Mr Winter brings deep knowledge of and experience in the igaming and wagering industry. Currently a Board Member of Rush Street Interactive, which, through its brands, BetRivers, PlaySugarHouse and RushBet, was an early entrant in several regulated jurisdictions, Mr Winter began his career in the gaming sector nearly two decades ago and has since established himself as a leader in the field. In 2013, he founded Golden Nugget Online Gaming (GNOG), where he served as President. Under his leadership, GNOG became a top online gaming operator in New Jersey, achieving significant market share and recognition, went public and was later successfully sold for over US$1.5bn to DraftKings, where he developed their multi-brand online casino strategy and led their online casino business until September 2023. Before founding GNOG, he was the CEO and director of Betclic, a major European online sports betting and gaming operator, and Expekt, a pioneer brand in the online gaming industry, within the Betclic Group. Mr Winter played a key role as COO at both businesses before being appointed CEO.

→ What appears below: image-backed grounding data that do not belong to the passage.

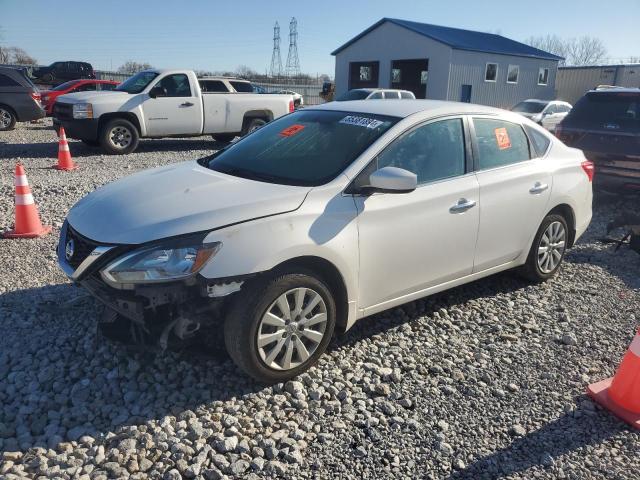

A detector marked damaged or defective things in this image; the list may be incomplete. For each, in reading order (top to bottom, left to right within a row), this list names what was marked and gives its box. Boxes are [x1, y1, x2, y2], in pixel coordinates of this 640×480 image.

front bumper damage [56, 221, 245, 348]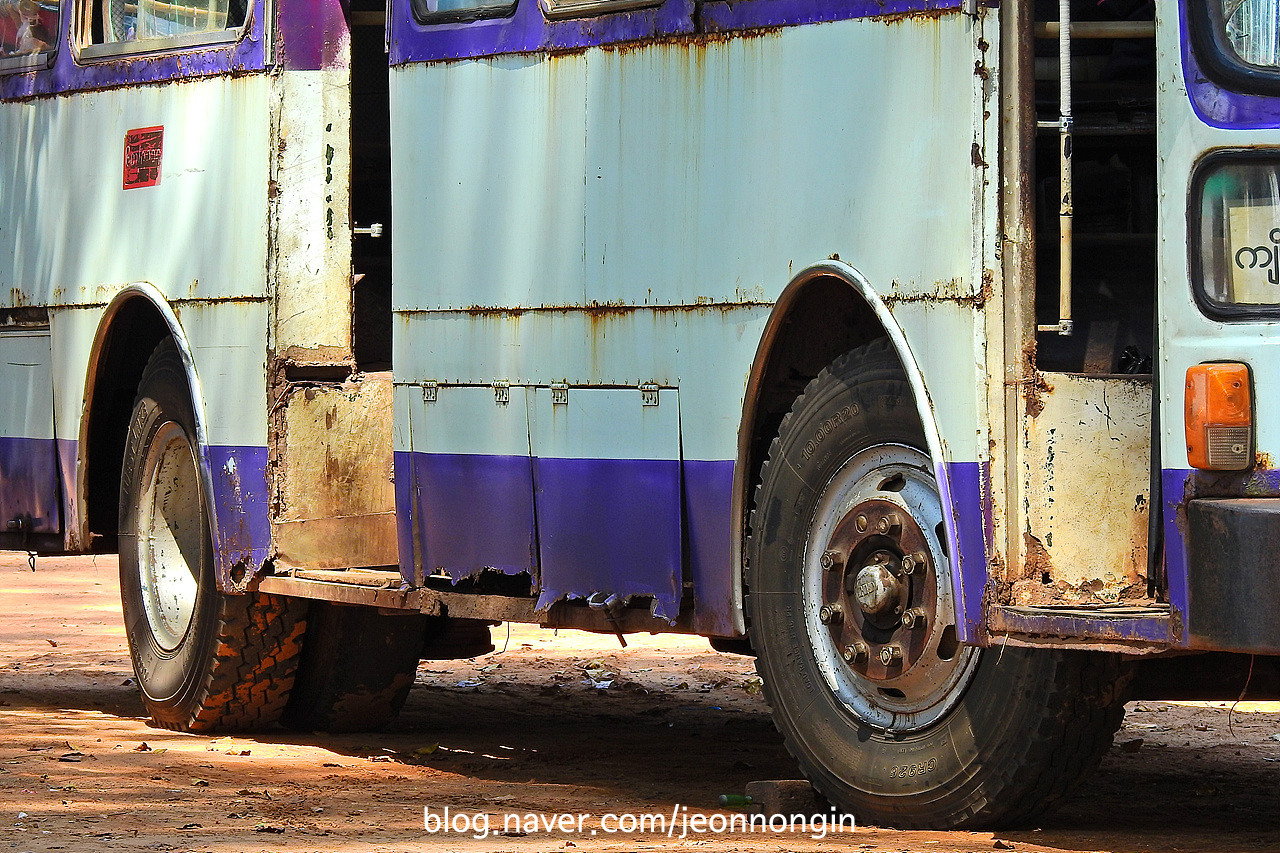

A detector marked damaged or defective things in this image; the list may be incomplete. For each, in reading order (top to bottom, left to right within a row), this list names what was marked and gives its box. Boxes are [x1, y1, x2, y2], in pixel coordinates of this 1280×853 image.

rusted metal edge [256, 573, 696, 635]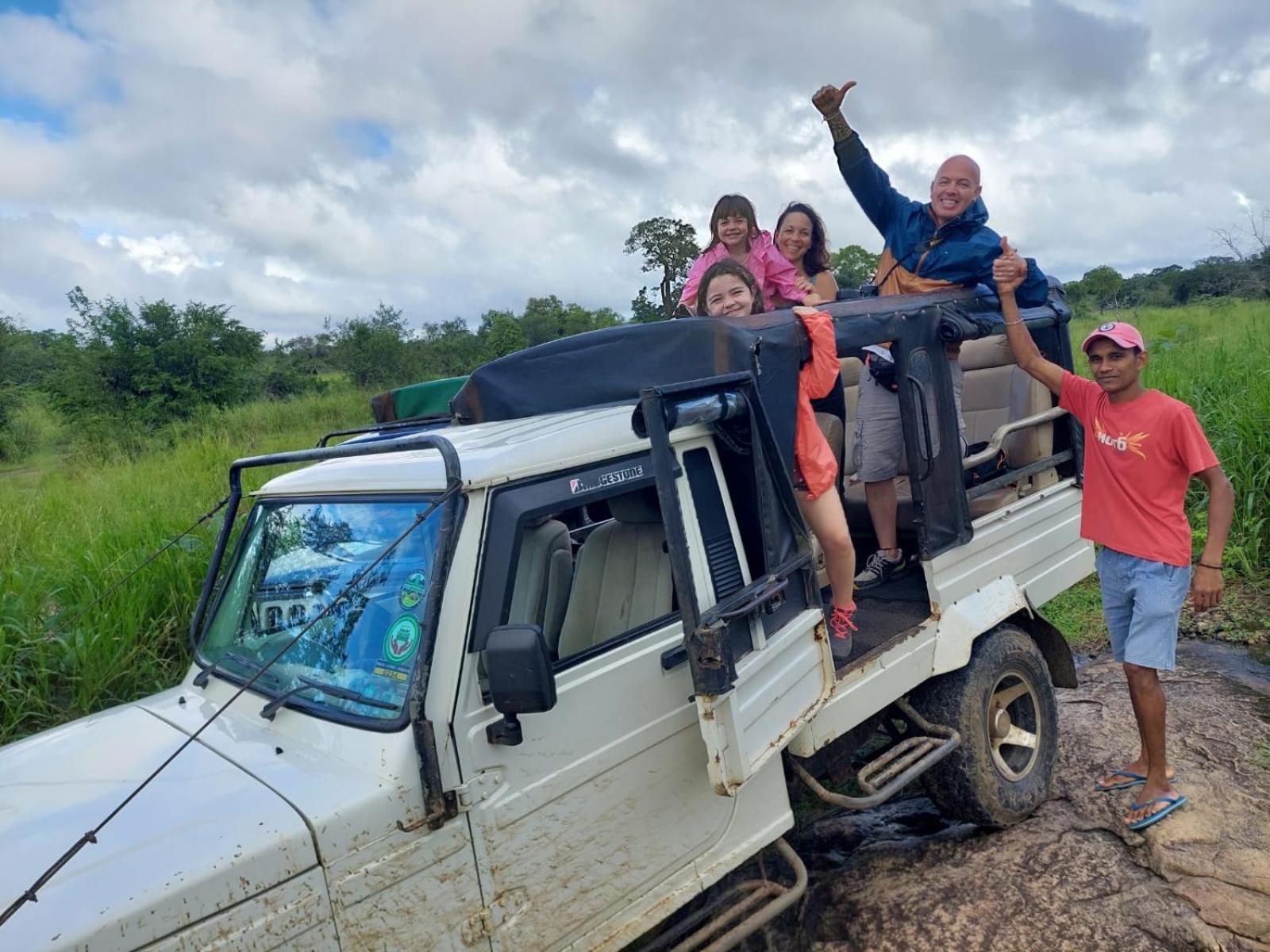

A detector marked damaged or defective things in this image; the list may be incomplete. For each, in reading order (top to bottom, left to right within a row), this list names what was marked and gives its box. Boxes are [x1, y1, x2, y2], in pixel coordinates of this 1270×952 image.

cracked windshield [203, 498, 448, 720]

“I would like to thank Kent for his many contributions to the Company,” said Holly Gagnon, chair of the Bragg Board. “I am also very pleased to welcome Thomas to our team. Moving forward, the Board and management team will be steadfast in our aim to close the clear and persistent gap between the company’s public market valuation and our assessment of its intrinsic value. To that end, as Thomas is a gaming industry luminary who has earned my deep personal admiration and great professional respect, I am confident that he will be a tremendous asset to our Board and to our shareholders.”
2026 outlook
The company anticipates full year 2026 revenue between EUR97.0m and EUR104.5m and Adjusted EBITDA of EUR16.0m to EUR19.0m (representing an Adjusted EBITDA Margin of 16.0 per cent to 18.0 per cent).